Currently, developers are required to provide one hectare of dedicated parkland for every 300 units of housing they build. If that’s impractical or impossible, cities can accept “cash in lieu” and developers hand over the dollars to buy a hectare of land instead.

Under the new law, developers would have to offer less money than if they simply hand over the land—one hectare’s worth of cash for every 500 units, instead of 300.

The government hopes the steep discount will encourage municipalities to try harder to build their green spaces rather than simply take cash on the table.

In addition, cities and towns would face substantial new accounting requirements, requiring parks money to be set aside in a separate account and detailing how that money is spent.

“You won’t just be able to take the money and throw it in a general fund,” McMeekin said.

In the same set of reforms, the Liberals also proposed changes to the Ontario Municipal Board that could help constrain sprawl and protect rural green space. For regional municipalities across Ontario that want to pen in development with planning boundaries, such as York and Waterloo, there’s a two-step process: upper-level municipalities create a settlement boundary, and then those boundaries are implemented by smaller local municipalities.

§ Data:
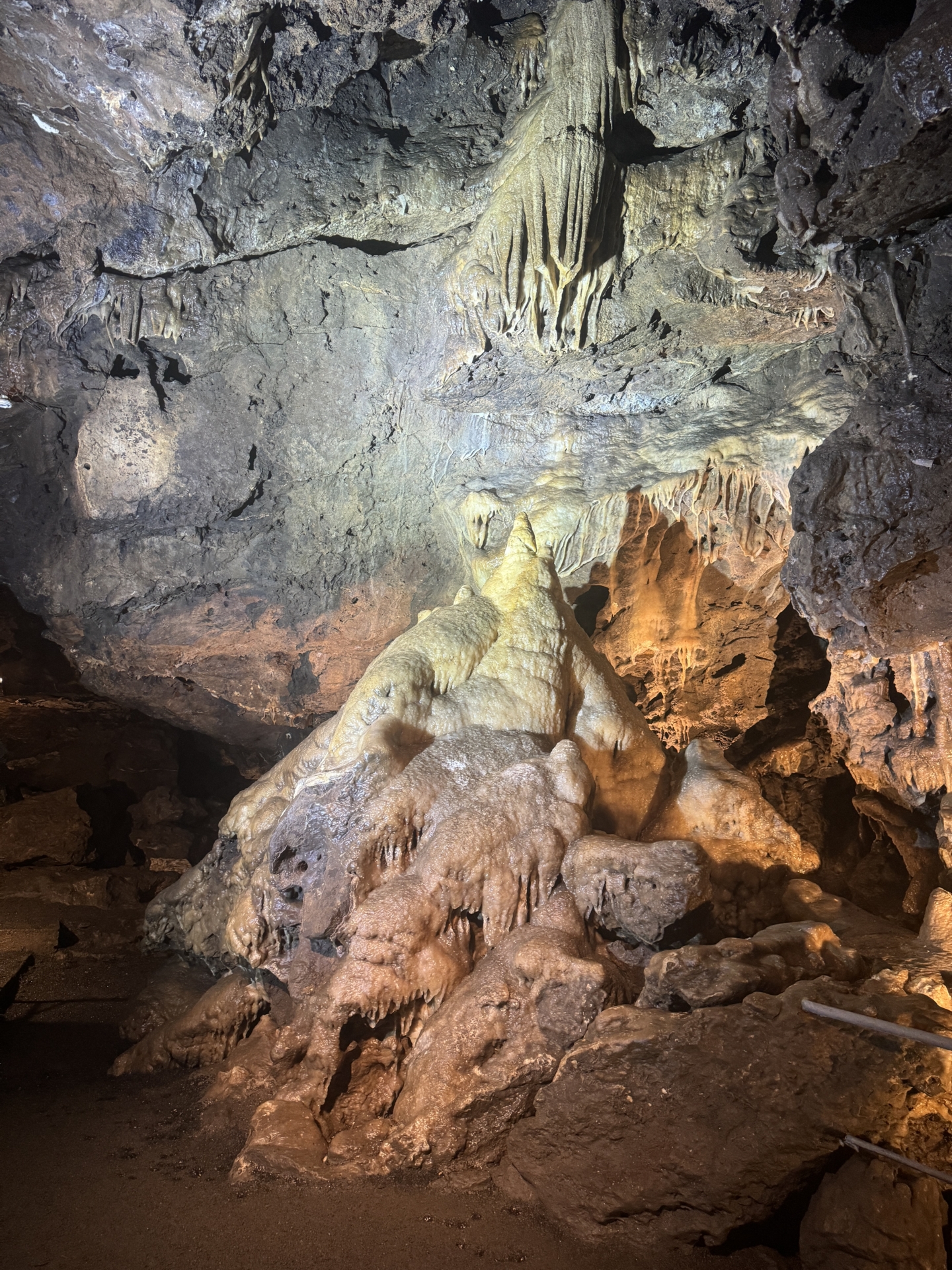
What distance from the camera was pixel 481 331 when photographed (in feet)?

§ Given exercise 1:
Answer these questions from the article on Ontario's parkland rules:
(a) Under the current rule, how many housing units require one hectare of parkland?
(b) Under the new law, how many units would one hectare's worth of cash cover?
(c) Which two regional municipalities are given as examples?
§ Given exercise 2: Turn the paragraph of the parkland article that begins "Currently, developers are required" into a short bulleted list that keeps its main facts.
§ Given exercise 3: Write the next paragraph of the article on Ontario's parkland and planning reforms, picking up after its final sentence.
The lines are not needed for anything here.

§ Expected answer 1:
(a) 300 units
(b) 500 units
(c) York and Waterloo

§ Expected answer 2:
- Developers must currently provide one hectare of parkland for every 300 housing units.
- If that is impractical or impossible, cities can accept "cash in lieu."
- The developer then pays enough money to buy a hectare of land instead.

§ Expected answer 3:
While the new bill would remove the OMB from appeals at the second stage, the board would still have the power to overturn attempts to constrain sprawl with settlement boundaries at the first stage—which happened at Waterloo Region when developers objected to the restrictions the regional government tried to impose. That case, one of the most prominent examples of a region trying to constrain sprawl outside of the Greenbelt, has since been appealed to the Ontario Divisional Court, with Queen’s Park expressing a provincial interest.

McMeekin announced other planning measure last week as well, including other minor limits on OMB appeals, preceding a more thorough review of the OMB’s role coming later this year. That will add to the panel convened to review the Greenbelt itself, which is due to report in early 2016.